Task directions — Each entry must come back word for word; drop the images as you go.

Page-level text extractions
--- START ---

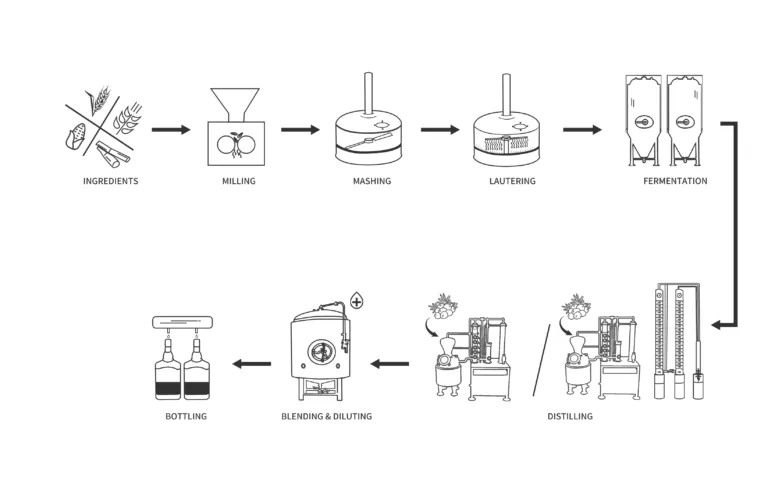 INGREDIENTS

MILLING

MASHING

LAUTERING

FERMENTATION

DISTILLING

BLENDING & DILUTING

BOTTLING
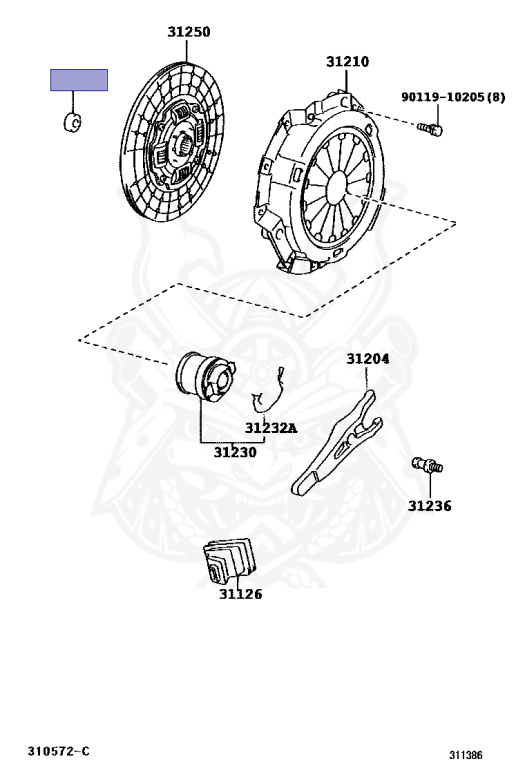 31250

31210

90119-10205(8)

31204

31232A

31230

31236

31126

310572-C

311386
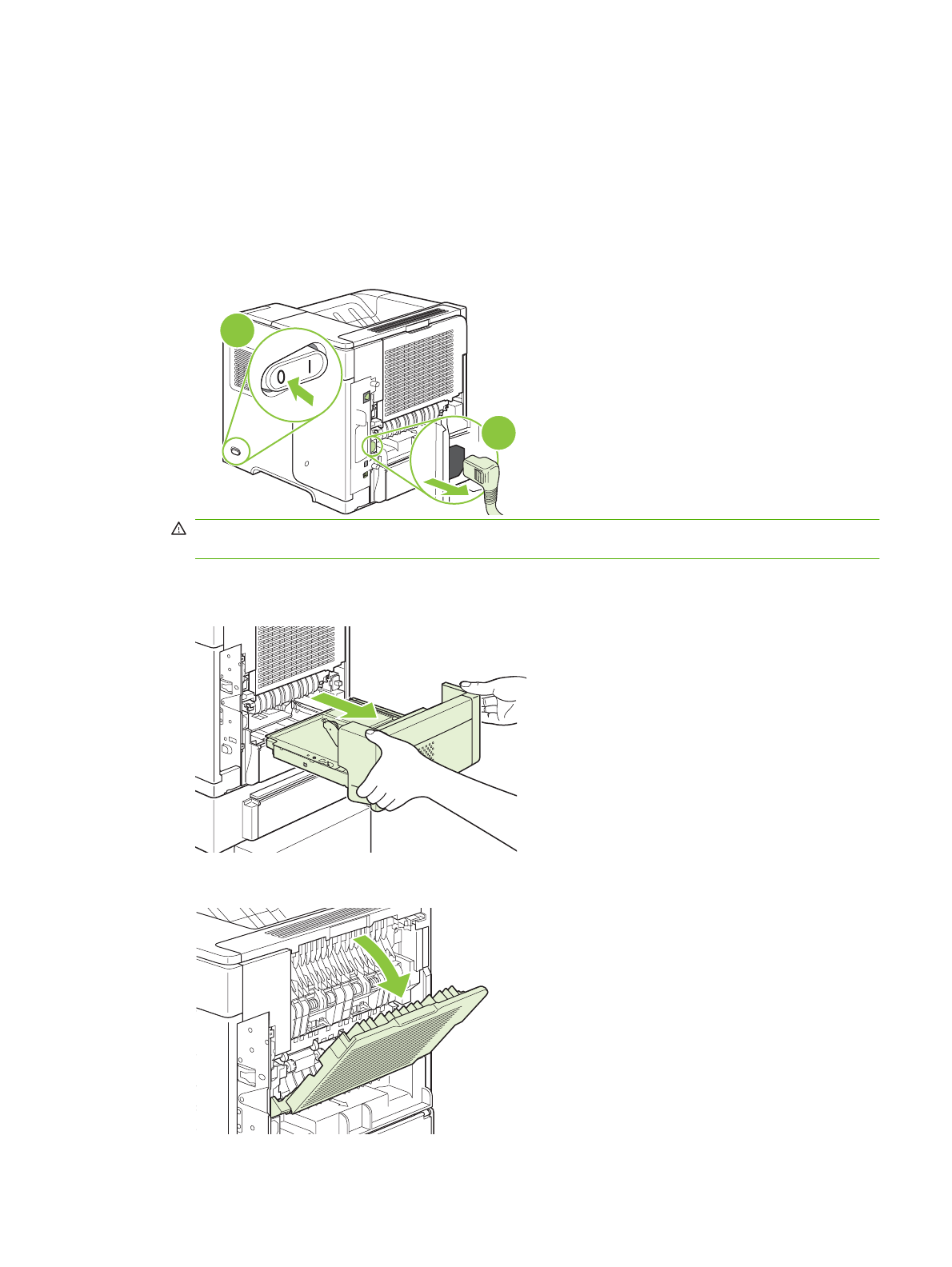 0

I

--- END ---

Exercise answer —
 INGREDIENTS

MILLING

MASHING

LAUTERING

FERMENTATION

DISTILLING

BLENDING & DILUTING

BOTTLING
 31250

31210

90119-10205(8)

31204

31232A

31230

31236

31126

310572-C

311386
 0

I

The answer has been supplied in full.